▶ _Material to process_

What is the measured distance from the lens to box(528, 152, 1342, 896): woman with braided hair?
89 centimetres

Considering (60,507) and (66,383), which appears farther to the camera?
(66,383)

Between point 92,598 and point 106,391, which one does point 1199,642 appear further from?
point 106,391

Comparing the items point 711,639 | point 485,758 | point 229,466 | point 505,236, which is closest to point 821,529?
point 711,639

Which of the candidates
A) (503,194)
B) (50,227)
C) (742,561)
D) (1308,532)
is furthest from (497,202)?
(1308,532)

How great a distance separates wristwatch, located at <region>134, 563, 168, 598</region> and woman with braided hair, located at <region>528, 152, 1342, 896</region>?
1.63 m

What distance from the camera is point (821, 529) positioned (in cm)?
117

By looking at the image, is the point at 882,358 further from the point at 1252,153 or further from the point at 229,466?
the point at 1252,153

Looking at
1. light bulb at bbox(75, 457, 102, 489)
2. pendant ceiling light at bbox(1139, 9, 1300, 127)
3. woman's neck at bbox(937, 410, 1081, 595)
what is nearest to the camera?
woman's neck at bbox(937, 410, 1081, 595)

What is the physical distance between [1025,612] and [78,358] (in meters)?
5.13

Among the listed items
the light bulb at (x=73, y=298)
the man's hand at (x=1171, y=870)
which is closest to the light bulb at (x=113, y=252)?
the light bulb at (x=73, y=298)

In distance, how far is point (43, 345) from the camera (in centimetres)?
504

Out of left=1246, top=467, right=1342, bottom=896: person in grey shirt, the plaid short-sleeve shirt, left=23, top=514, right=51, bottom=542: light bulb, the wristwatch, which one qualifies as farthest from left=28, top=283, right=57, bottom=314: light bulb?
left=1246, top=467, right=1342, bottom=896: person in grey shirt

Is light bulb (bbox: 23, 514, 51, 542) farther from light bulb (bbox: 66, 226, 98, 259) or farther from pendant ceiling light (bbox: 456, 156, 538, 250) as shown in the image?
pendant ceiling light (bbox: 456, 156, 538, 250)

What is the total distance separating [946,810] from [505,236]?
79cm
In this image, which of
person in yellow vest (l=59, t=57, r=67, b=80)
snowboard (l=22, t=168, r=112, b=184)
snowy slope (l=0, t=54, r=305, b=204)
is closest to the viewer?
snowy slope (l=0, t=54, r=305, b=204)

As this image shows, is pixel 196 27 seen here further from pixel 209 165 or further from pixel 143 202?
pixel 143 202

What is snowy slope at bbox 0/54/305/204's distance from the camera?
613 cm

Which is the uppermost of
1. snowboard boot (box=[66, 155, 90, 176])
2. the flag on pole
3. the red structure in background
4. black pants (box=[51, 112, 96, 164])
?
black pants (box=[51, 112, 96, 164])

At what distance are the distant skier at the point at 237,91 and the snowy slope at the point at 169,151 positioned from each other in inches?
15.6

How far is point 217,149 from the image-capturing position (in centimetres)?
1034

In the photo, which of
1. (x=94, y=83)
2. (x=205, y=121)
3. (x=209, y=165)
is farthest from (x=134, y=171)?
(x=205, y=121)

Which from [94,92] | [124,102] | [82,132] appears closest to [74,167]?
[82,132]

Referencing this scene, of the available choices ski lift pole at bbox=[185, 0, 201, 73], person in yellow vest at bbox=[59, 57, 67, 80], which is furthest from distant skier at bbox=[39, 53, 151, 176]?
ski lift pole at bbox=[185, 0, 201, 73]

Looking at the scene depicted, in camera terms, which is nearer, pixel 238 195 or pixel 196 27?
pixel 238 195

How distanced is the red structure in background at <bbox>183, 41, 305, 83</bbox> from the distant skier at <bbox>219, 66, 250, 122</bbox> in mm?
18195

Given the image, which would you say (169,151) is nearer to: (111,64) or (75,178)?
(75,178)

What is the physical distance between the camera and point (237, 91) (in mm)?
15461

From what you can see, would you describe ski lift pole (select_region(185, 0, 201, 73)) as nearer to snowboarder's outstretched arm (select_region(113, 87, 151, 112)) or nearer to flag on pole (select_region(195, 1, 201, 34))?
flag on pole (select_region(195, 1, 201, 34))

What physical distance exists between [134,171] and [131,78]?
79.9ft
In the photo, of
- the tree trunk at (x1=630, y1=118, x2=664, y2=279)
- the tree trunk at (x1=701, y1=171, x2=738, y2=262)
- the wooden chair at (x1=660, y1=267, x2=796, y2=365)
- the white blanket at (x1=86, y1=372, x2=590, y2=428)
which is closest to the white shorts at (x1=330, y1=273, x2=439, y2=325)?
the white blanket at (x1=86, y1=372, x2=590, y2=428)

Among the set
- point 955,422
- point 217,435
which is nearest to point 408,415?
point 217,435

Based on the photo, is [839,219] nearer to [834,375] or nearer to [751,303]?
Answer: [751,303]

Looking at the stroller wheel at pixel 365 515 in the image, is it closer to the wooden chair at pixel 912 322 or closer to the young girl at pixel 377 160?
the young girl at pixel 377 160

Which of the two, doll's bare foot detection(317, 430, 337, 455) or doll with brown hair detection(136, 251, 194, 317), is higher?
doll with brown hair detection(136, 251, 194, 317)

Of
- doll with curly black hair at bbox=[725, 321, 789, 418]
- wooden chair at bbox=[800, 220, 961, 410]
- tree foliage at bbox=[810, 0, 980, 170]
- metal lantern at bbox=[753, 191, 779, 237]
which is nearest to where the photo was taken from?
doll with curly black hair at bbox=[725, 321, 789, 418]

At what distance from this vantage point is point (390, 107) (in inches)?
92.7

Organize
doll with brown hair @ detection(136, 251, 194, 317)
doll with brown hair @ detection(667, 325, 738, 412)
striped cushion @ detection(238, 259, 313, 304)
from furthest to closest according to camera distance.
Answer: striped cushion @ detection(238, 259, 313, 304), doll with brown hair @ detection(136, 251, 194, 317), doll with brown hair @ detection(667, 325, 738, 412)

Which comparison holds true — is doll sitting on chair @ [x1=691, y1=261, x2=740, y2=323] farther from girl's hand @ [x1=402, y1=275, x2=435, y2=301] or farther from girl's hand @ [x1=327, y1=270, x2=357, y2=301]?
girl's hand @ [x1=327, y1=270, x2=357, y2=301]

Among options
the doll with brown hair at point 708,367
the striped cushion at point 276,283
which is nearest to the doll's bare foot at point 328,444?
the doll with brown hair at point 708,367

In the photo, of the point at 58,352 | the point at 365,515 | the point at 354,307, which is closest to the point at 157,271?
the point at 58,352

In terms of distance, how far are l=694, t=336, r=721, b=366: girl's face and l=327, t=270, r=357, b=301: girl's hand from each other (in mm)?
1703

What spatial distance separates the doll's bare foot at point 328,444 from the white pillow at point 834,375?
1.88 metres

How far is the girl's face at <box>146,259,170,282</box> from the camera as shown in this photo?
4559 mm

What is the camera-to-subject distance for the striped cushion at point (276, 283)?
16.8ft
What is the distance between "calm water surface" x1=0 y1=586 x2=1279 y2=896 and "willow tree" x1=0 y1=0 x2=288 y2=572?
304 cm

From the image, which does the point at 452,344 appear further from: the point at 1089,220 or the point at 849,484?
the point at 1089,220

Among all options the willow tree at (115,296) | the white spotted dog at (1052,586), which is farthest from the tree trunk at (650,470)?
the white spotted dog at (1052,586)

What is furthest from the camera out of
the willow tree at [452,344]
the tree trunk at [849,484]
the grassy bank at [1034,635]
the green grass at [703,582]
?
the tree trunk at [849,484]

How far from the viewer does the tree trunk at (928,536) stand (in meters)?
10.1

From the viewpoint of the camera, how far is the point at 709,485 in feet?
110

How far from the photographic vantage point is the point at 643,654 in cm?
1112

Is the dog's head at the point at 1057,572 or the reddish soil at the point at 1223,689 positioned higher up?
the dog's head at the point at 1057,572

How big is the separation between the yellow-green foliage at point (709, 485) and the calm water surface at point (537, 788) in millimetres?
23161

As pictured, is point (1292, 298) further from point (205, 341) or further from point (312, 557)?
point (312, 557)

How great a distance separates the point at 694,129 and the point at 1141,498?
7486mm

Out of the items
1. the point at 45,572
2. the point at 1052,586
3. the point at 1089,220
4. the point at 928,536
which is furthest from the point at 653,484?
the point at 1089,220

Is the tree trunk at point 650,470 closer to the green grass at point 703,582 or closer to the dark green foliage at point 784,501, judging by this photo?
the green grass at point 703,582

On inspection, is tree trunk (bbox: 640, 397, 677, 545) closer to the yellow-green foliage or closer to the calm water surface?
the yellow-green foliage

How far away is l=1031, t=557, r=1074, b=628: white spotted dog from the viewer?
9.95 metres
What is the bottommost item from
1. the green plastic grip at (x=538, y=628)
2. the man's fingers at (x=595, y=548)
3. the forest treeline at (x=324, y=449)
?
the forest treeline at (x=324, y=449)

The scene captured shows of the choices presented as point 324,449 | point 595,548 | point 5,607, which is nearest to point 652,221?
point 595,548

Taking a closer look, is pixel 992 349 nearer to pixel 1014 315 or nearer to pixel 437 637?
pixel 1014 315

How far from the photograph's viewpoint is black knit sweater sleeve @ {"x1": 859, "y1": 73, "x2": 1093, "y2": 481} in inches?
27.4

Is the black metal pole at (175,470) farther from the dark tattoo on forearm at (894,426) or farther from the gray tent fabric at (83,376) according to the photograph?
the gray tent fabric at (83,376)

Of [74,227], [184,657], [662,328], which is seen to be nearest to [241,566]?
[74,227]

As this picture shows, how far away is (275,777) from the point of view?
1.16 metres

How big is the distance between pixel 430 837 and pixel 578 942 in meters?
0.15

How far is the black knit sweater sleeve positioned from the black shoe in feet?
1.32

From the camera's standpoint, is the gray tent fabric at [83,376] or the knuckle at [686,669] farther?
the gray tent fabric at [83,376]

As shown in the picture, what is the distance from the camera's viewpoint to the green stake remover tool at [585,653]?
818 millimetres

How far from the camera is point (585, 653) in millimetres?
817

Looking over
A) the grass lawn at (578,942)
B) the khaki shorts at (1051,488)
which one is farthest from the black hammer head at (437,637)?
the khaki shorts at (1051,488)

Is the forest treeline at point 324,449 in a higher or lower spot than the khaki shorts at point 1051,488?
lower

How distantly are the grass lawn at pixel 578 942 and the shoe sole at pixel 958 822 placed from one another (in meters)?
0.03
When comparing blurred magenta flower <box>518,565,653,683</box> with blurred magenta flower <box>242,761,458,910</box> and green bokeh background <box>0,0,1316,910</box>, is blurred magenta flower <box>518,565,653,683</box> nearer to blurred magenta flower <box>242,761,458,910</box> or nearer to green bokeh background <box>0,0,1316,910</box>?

▶ _Stated task_
Rewrite the lines from the one containing "From the camera's standpoint, is" through the last line, inclusive, changing "grass lawn" to "lawn grass" and leaving everything else as it is.

▶ _Task output_
From the camera's standpoint, is the gray tent fabric at [83,376] or the knuckle at [686,669] farther?
the gray tent fabric at [83,376]

As shown in the picture, what is the distance from the camera's viewpoint to the green stake remover tool at [585,653]?
818 millimetres

How far from the camera is point (585, 653) in millimetres?
817

Looking over
A) the lawn grass at (578,942)
B) the khaki shorts at (1051,488)
which one is farthest from the black hammer head at (437,637)?
the khaki shorts at (1051,488)

Is the forest treeline at point 324,449 in a higher or lower spot than the khaki shorts at point 1051,488?
lower

How distantly are the lawn grass at pixel 578 942 and the shoe sole at pixel 958 822 placed from one another (in meters)?
0.03
When comparing blurred magenta flower <box>518,565,653,683</box> with blurred magenta flower <box>242,761,458,910</box> and green bokeh background <box>0,0,1316,910</box>, is blurred magenta flower <box>518,565,653,683</box> nearer to blurred magenta flower <box>242,761,458,910</box> or nearer to green bokeh background <box>0,0,1316,910</box>?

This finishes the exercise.